Companies have a ton of capital at their disposal right now, and they’re not being shy about spending it.
So far this year, firms in the benchmark S&P 500 have spent more than $2.5 trillion — or roughly 10% of their total market cap — on dividends, share buybacks, and M&A, according to UBS.
Call it the holy trifecta of corporate actions that make shareholders salivate, since they’re normally associated with stock appreciation. Aided by the massive tax law passed by the GOP earlier this year, companies are clearly taking advantage of the windfall.
Yet while their behavior is a net positive for stock investors, not all sectors are created equal. UBS notes that technology and healthcare account for nearly half of the $2.5 trillion corporate flow referenced above.
“The backdrop supports our overweights in Healthcare and Tech, as well as continued outperformance of growth and momentum strategies given such massive ‘flow’ to growth firms/funds and investors’ reinvesting the proceeds into stocks with strong fundamental momentum,” Keith Parker, the firm’s chief US equity strategist, said.

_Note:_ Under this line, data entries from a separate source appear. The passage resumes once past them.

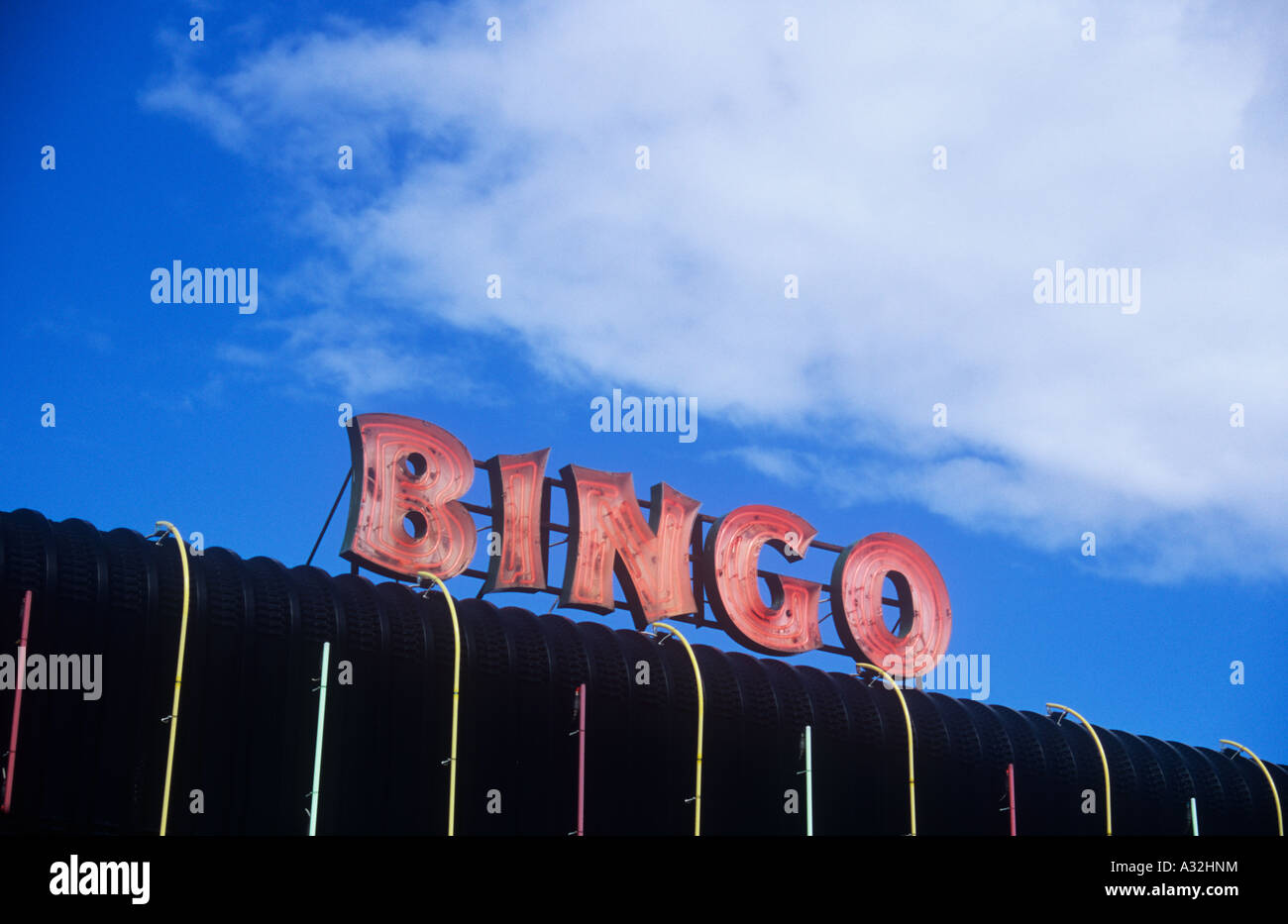 Red neon sign stating bingo on black plastic roof with coloured red neon sign stating bingo on black plastic roof with coloured strip lights under blue sky with large white cumulus cloud mozeypictures Images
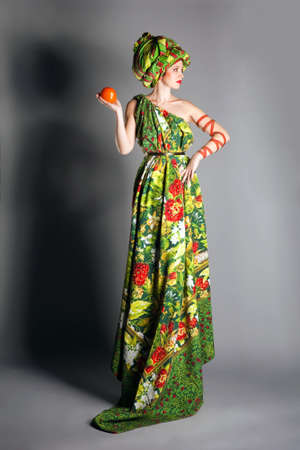 portrait of a woman in a green dress with a turban on his head and his fruit in his hand Stock Photo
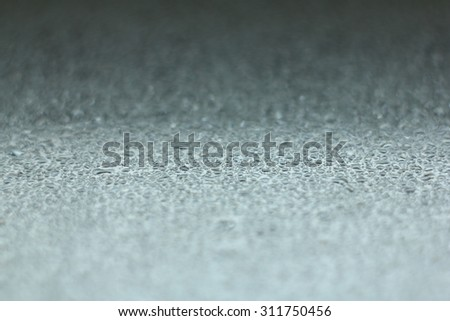 Natural water drop on glass. Abstract background, selective focus. - stock photo
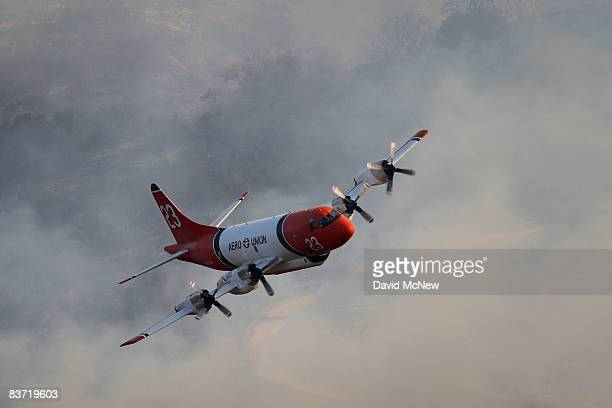 DC10 firefighting airtanker flies from a smokefilled canyon after dropping fire retardant on the northern flank of a wildfire threatening thousands...
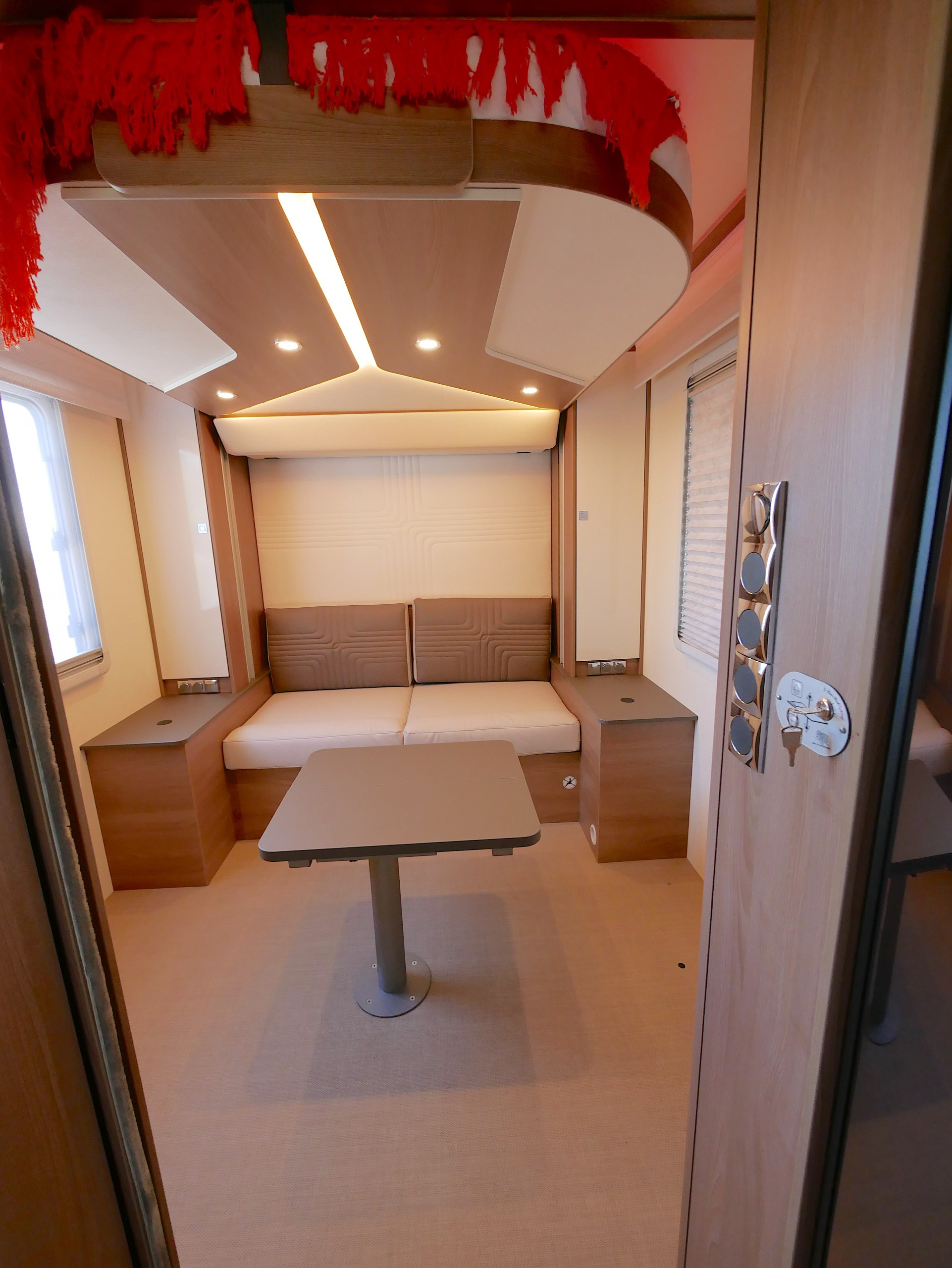 The rear lounge is different, a two-seater couch in the middle rear, adjustable and foldable table in front. Wardrobes and bench tops both sides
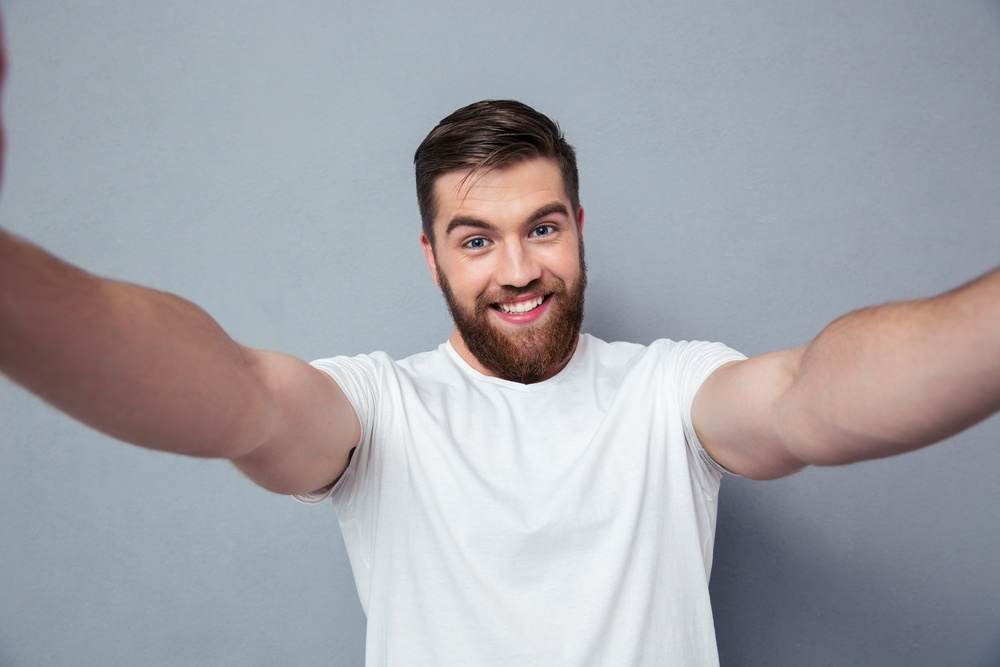 Portrait of a smiling man making selfie photo over gray background.jpeg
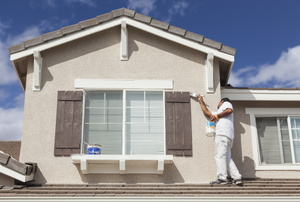 A man painting a outdoor windows and trim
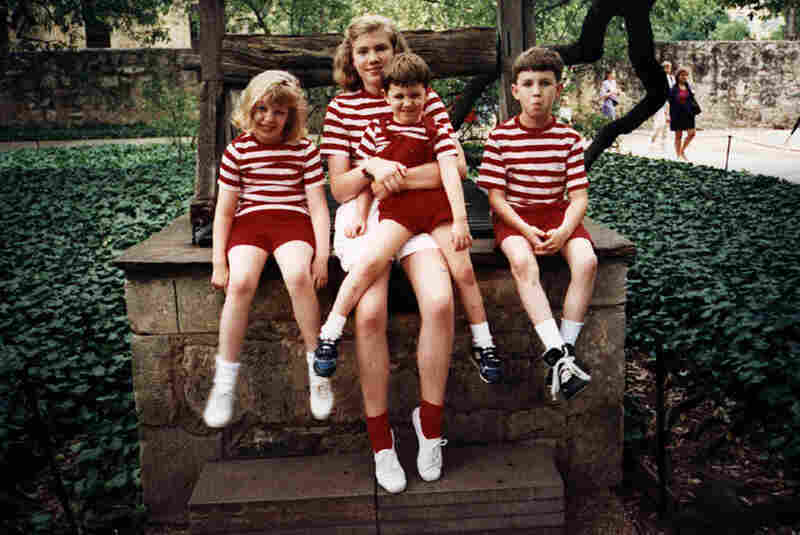 Alyson Hurt, graphics designer, Digital Media:  Where's Waldo? My mom had four kids, and when we were younger she'd dress us all alike so she could find us in crowds. This photo is circa 1992 at the Alamo in San Antonio. From left: Ashley, Alyson, Ross and Ryan.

This makes the two industries more appealing relative to peers for two reasons. First, dividends and buybacks are income-driving activities that provide appreciation for shareholders, while M&A has historically been stock-accretive as well. The logic is simple: these are share-boosting measures, and the sectors that do them the most will likely see the biggest benefit.
Second, UBS finds that roughly 40% of sector returns are being driven by these so-called corporate flows. This implies that not only are investors being rewarded by companies, they’re actually seeking out the shares of companies most responsible for putting money to work.
This last part leads us to the next important step towards unpacking recent market activity: assessing how investors are reacting to this corporate flow influx.
UBS finds that money managers are buying so-called momentum stocks, or the firms that have risen the most in recent months. While using the momentum trade is an unabashed performance-chasing tactic that can get crushed in a down market, investors seem non-plussed about the risks, which implies expectations of further strength.
And as if the risk-taking behavior of investors wasn’t already pronounced, UBS finds that they’re also using corporate flow to cover existing short positions. Once again, this is a technique that works when the market is sailing along unperturbed, and can get hurt during rough patches. The mere fact that traders seem OK with it reaffirms just how confident they are.
With all of this established, the real question is what happens when corporate flow starts to slow down. Given forecasts for the effect of tax reform to fade by next year, investors may find out the answer sooner than later.